*Required task 1*.
Rewrite the rows from the line that has "With this picture" through the end of the rows, replacing "wooden" with "timber" and leaving everything else unchanged. Return only those lines.

* Start Reading passage *

Spread Betting With Shares

Date: 28.07.07 (298 review reads)
Rating:

Advantages: tax free, trade lots of markets from one account, gearing, commission free, credit facilities,

Disadvantages: danger of losing more than initial outlay, seen as gambling,

Spread Betting – How it Works

This is how spread betting works. Suppose you want to bet that the share price of Marks & Spencer will rise. Instead of investing, say, £7,000 to buy 1,000 shares at £7 each (paying the broker's commission and stamp duty), you buy a spread bet at £10 a point instead – this means that for every penny the M&S share price rises you will make £10. If the price of M&S shares rises by 10 per cent, your share purchase holdings will show a profit of £700 on your £7,000. But with a spread bet or CFD, your initial deposit 'on margin' will typically have been just 10 per cent of the value of the shares, in this case £700. If the shares then rise by 10 per cent, you make 70 points at £10, which is also £700 -- so instead of a simple 10 per cent return, you've doubled your initial stake. The down side is that if the shares fall by 10 per cent, you lose your entire £700 outlay.

* End Reading passage *

*Required task 2*.
Continue the spread betting text, picking up right after its final sentence.

* Start Provided records *

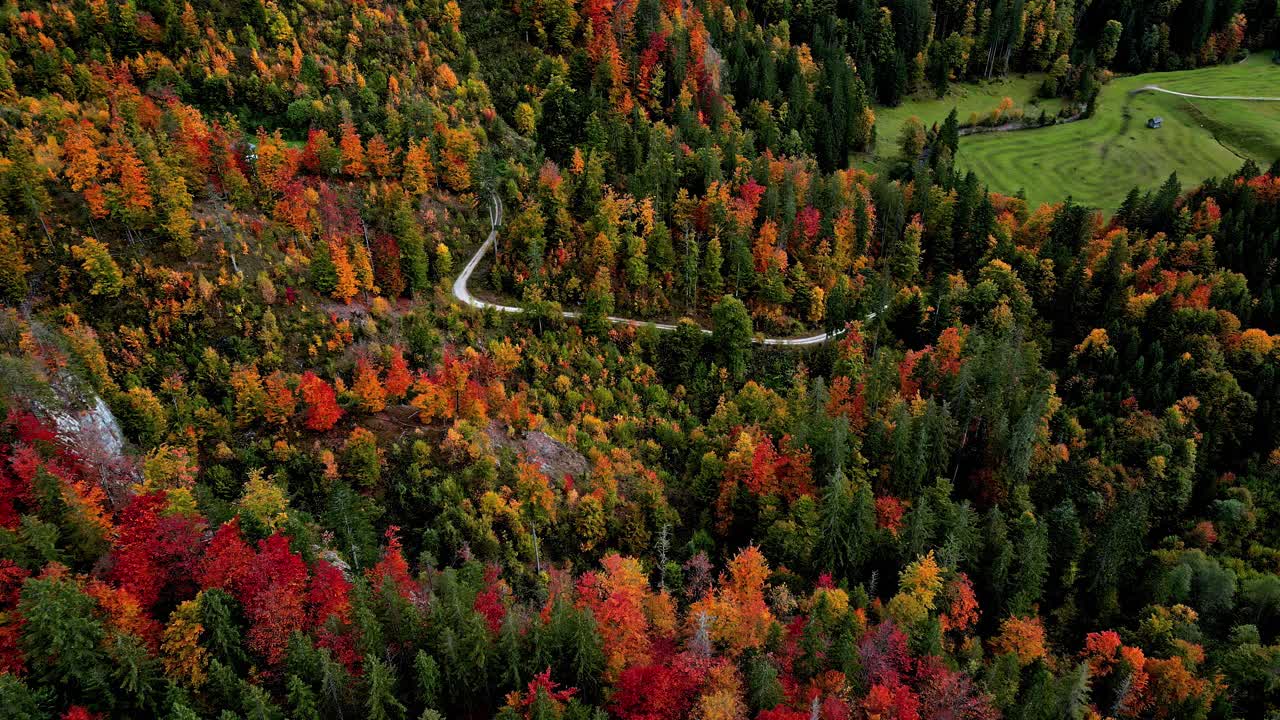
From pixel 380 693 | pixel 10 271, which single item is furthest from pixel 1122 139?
pixel 10 271

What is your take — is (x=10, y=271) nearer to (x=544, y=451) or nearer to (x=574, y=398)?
(x=544, y=451)

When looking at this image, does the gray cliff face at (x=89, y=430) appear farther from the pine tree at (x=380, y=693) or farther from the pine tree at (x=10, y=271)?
the pine tree at (x=380, y=693)

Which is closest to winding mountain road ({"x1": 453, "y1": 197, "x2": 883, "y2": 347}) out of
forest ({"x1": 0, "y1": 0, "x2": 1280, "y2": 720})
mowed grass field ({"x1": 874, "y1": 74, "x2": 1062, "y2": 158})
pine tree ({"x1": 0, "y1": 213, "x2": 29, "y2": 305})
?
forest ({"x1": 0, "y1": 0, "x2": 1280, "y2": 720})

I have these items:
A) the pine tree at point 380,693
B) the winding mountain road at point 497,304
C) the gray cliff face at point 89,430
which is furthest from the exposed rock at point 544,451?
the pine tree at point 380,693

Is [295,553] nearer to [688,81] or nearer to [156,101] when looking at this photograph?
[156,101]

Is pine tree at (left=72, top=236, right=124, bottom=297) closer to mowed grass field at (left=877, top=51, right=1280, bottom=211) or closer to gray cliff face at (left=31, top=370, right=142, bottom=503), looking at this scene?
gray cliff face at (left=31, top=370, right=142, bottom=503)

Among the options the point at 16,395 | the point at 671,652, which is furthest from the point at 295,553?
the point at 671,652
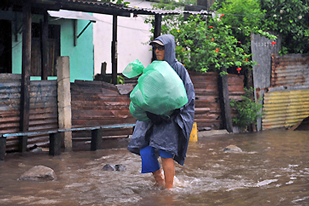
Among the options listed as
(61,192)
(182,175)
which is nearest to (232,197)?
(182,175)

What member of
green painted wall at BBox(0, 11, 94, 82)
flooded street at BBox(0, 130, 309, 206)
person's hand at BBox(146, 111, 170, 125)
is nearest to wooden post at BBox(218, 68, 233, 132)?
flooded street at BBox(0, 130, 309, 206)

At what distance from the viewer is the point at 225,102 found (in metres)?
10.2

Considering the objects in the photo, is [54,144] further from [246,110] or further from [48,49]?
[48,49]

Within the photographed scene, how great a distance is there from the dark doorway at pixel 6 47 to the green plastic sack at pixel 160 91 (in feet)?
29.6

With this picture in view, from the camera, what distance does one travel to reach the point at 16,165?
18.5 ft

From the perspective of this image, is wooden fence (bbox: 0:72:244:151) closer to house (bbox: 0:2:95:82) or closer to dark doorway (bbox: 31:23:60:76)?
house (bbox: 0:2:95:82)

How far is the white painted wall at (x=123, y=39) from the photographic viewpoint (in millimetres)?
14258

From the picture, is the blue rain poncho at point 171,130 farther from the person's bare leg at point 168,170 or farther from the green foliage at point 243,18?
the green foliage at point 243,18

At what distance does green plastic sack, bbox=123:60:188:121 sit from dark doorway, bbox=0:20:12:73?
29.6ft

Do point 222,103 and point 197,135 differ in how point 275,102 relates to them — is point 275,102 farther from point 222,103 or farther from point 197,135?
point 197,135

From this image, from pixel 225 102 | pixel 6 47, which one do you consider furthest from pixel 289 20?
pixel 6 47

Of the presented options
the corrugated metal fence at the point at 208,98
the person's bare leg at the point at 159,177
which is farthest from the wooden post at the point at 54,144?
the corrugated metal fence at the point at 208,98

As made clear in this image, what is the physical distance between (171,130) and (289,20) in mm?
8577

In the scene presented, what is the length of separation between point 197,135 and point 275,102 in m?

* End Provided records *

*Written response 1*.
With this picture in view, from the camera, what distance does one travel to reach the point at 16,165?
18.5 ft

From the perspective of this image, is timber fence (bbox: 0:72:244:151) closer to house (bbox: 0:2:95:82) or closer to dark doorway (bbox: 31:23:60:76)?
house (bbox: 0:2:95:82)

How far is the white painted wall at (x=123, y=39) from the photographic viewpoint (in millimetres)?
14258

From the picture, is the blue rain poncho at point 171,130 farther from the person's bare leg at point 168,170 or farther from the green foliage at point 243,18?
the green foliage at point 243,18

At what distance does green plastic sack, bbox=123:60:188:121 sit from dark doorway, bbox=0:20:12:73?
29.6ft

Do point 222,103 and point 197,135 differ in how point 275,102 relates to them — is point 275,102 farther from point 222,103 or farther from point 197,135?
point 197,135

From this image, from pixel 225 102 | pixel 6 47, which one do you consider furthest from pixel 289 20?
pixel 6 47

Of the presented options
the corrugated metal fence at the point at 208,98
the person's bare leg at the point at 159,177
which is farthest from the timber post at the point at 54,144?
the corrugated metal fence at the point at 208,98

As made clear in this image, what is the physical distance between (171,130) and (289,20) in mm?
8577

In the scene presented, what is the length of separation between point 197,135 and point 275,102 in m?

*Written response 2*.
The Good, Bad & Ugly....

The taint of ‘gambling’ is probably what puts most people off spread betting, but running a close second is the belief that it is much riskier than normal investing.

You can see why the idea has taken root. Try investing £10,000 in a FTSE spread-bet with CMC Markets or IG Index, and contrast it with the same amount invested in a FTSE tracker. The spread-betters will use your initial stake as a 1 per cent deposit to open a position that is 100 times bigger. In other words, your £10,000 spread bet gives you £1m worth of exposure to the FTSE 100.

Suppose the FTSE 100 fell from 4800 to 4752. Those 48 points equate to a 1 per cent drop. Your exposure to the index is £1m, 1 per cent of which is £10,000. That means a 48-point fall in the FTSE would lose you your entire investment. On the plus side, a 48-point rise would double your money. But a 96-point fall over a few days would leave you owing the spread-better £20,000. The same principle applies to CFDs.

By contrast, a 1 per cent rise or fall in the FTSE would leave your index tracker fund just £100 better or worse off. You are far less likely to lose your head in such circumstances.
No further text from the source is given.